* Requirement
If a line in the data below contains the word "adhesive", copy it out.

* Material supplied
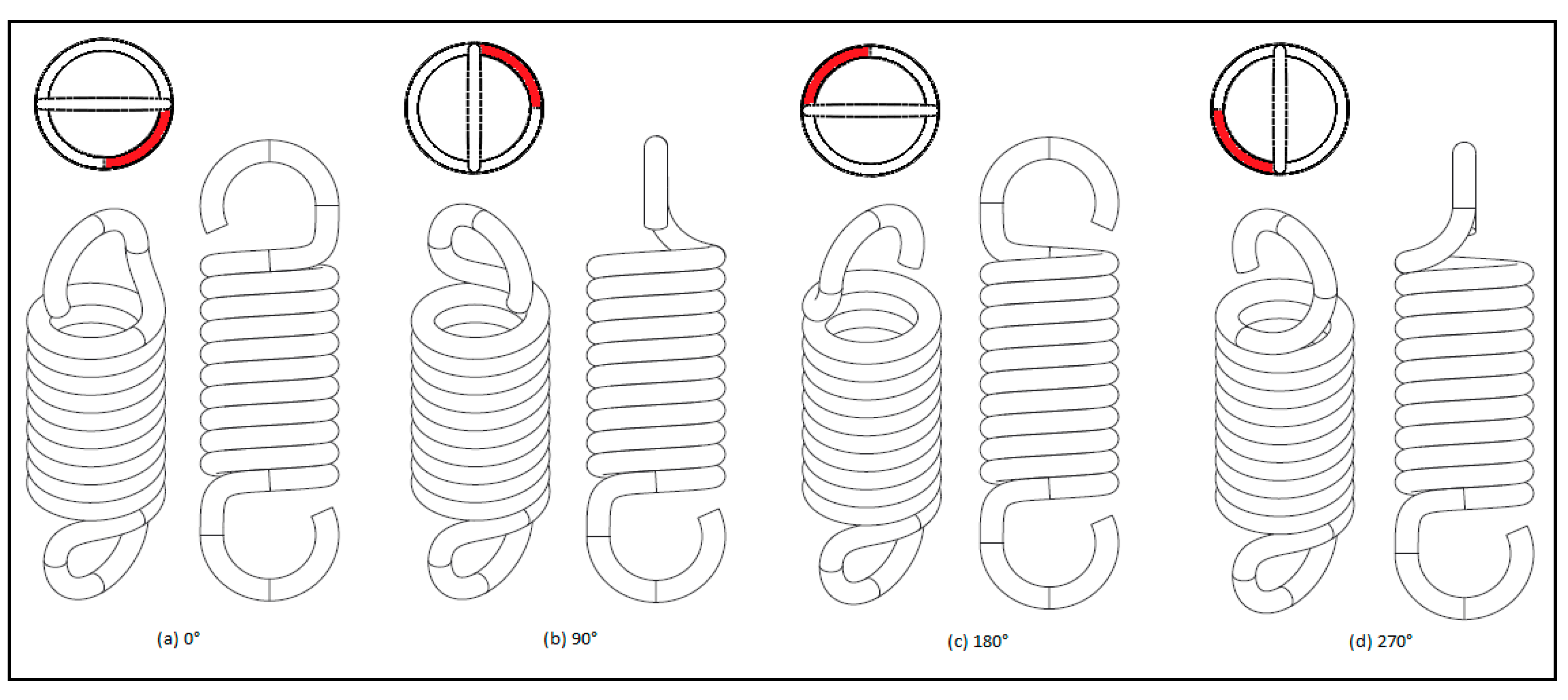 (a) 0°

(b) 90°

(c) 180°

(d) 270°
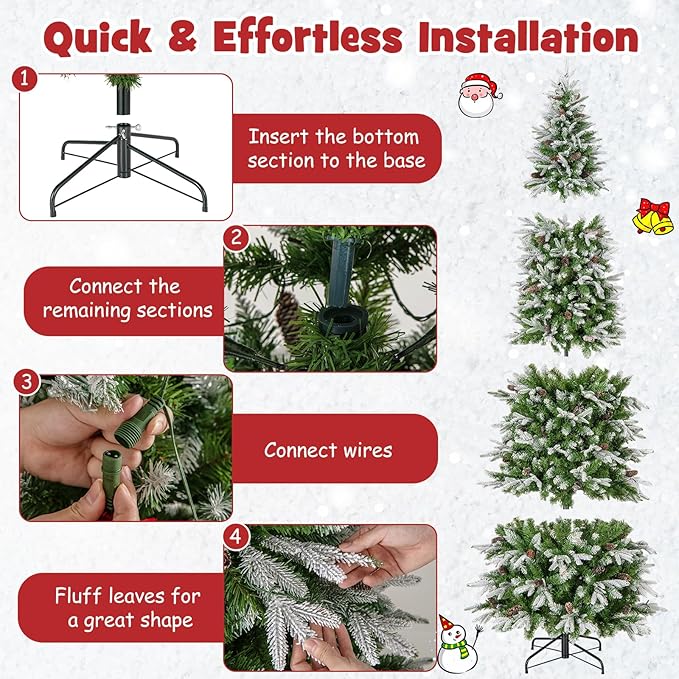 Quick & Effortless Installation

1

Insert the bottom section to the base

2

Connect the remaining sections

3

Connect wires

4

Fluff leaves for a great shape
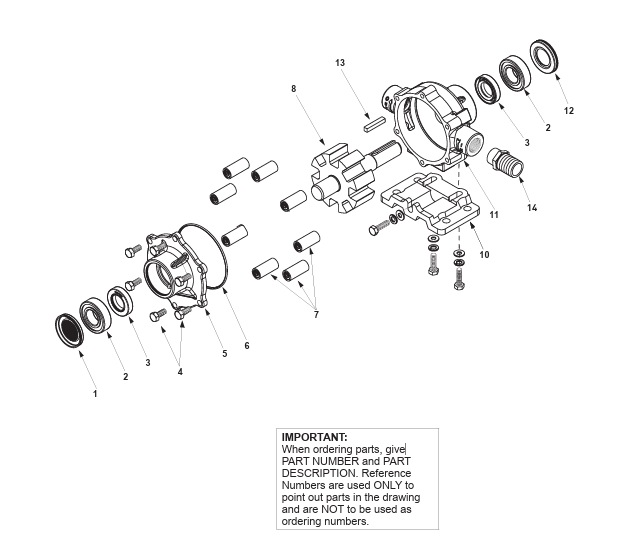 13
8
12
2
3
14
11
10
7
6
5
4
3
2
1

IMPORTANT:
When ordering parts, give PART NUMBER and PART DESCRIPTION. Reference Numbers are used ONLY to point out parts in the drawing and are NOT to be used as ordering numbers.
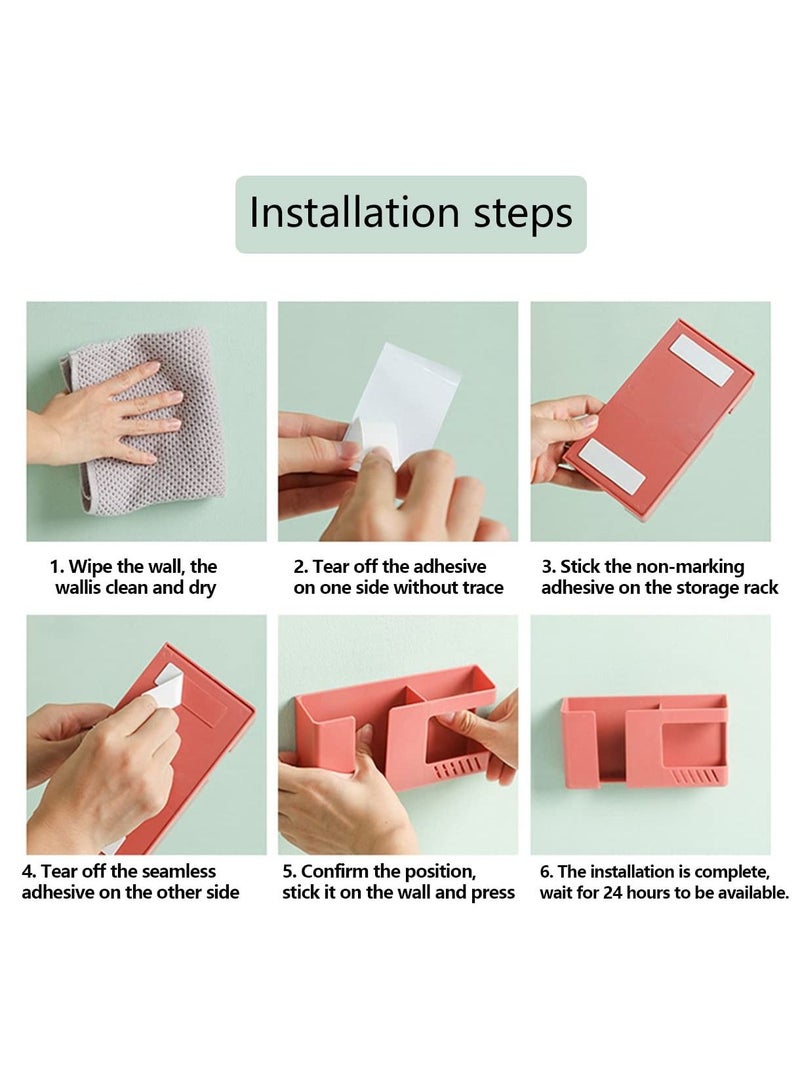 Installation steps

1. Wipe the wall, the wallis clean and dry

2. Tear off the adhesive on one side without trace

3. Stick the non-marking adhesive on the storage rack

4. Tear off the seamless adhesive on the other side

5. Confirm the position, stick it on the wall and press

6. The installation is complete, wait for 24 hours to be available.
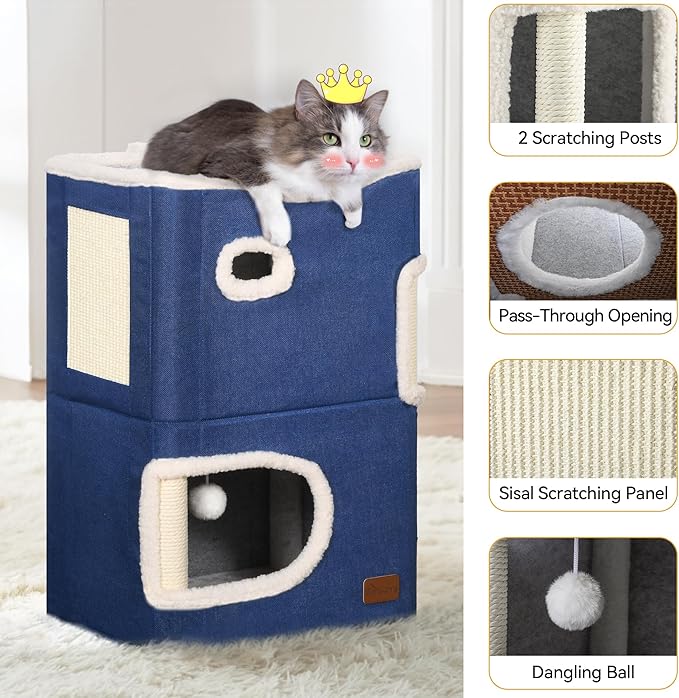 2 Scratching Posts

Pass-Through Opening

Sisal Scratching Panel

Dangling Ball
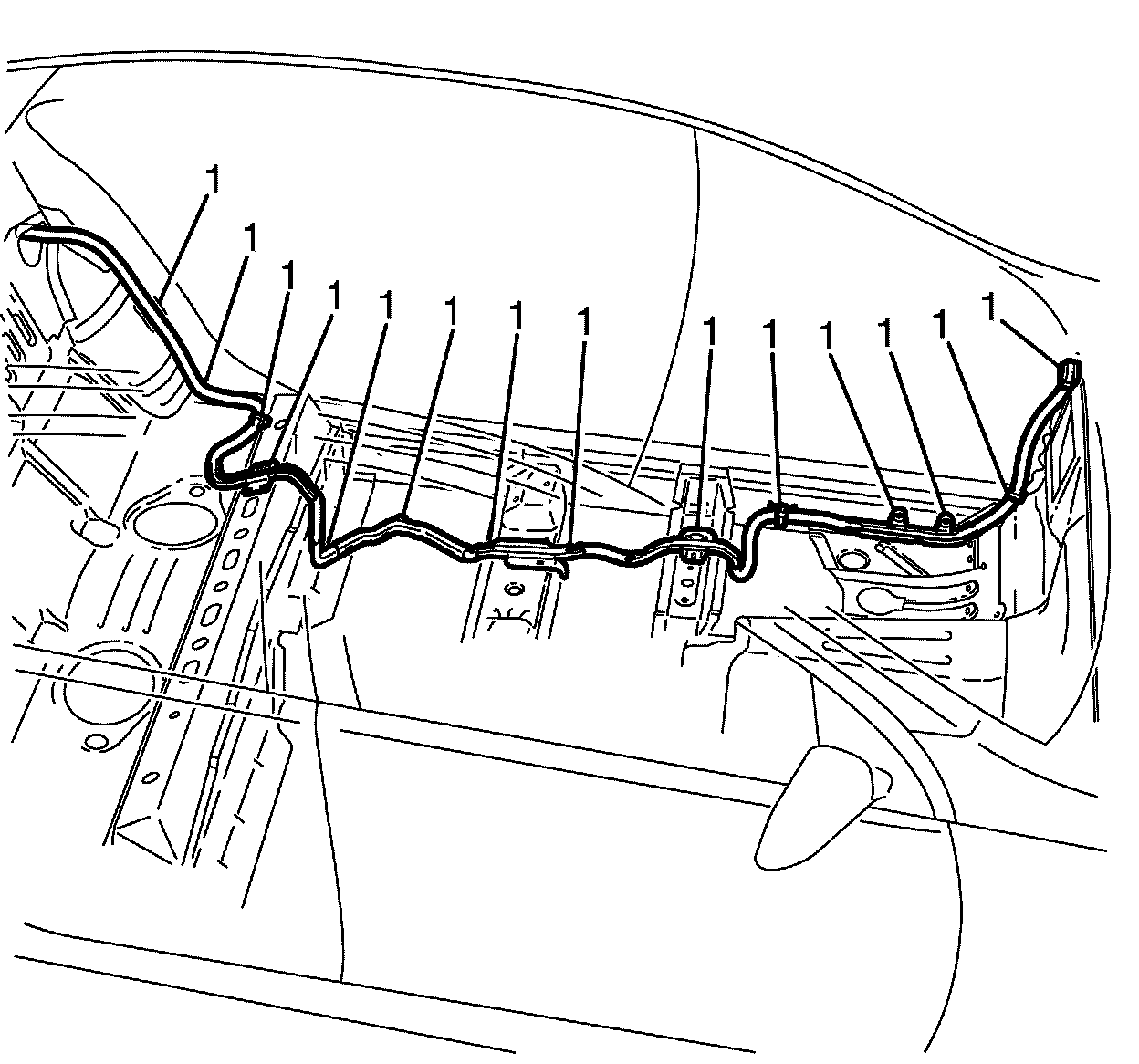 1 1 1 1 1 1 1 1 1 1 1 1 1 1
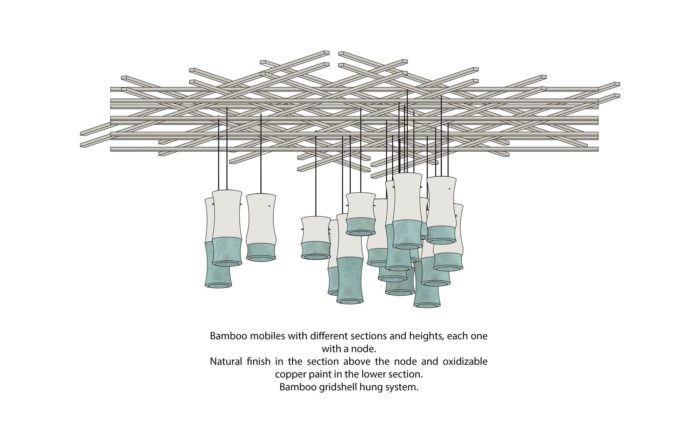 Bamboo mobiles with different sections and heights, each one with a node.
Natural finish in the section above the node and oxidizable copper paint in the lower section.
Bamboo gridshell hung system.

* Reply to the exercise
2. Tear off the adhesive on one side without trace
3. Stick the non-marking adhesive on the storage rack
4. Tear off the seamless adhesive on the other side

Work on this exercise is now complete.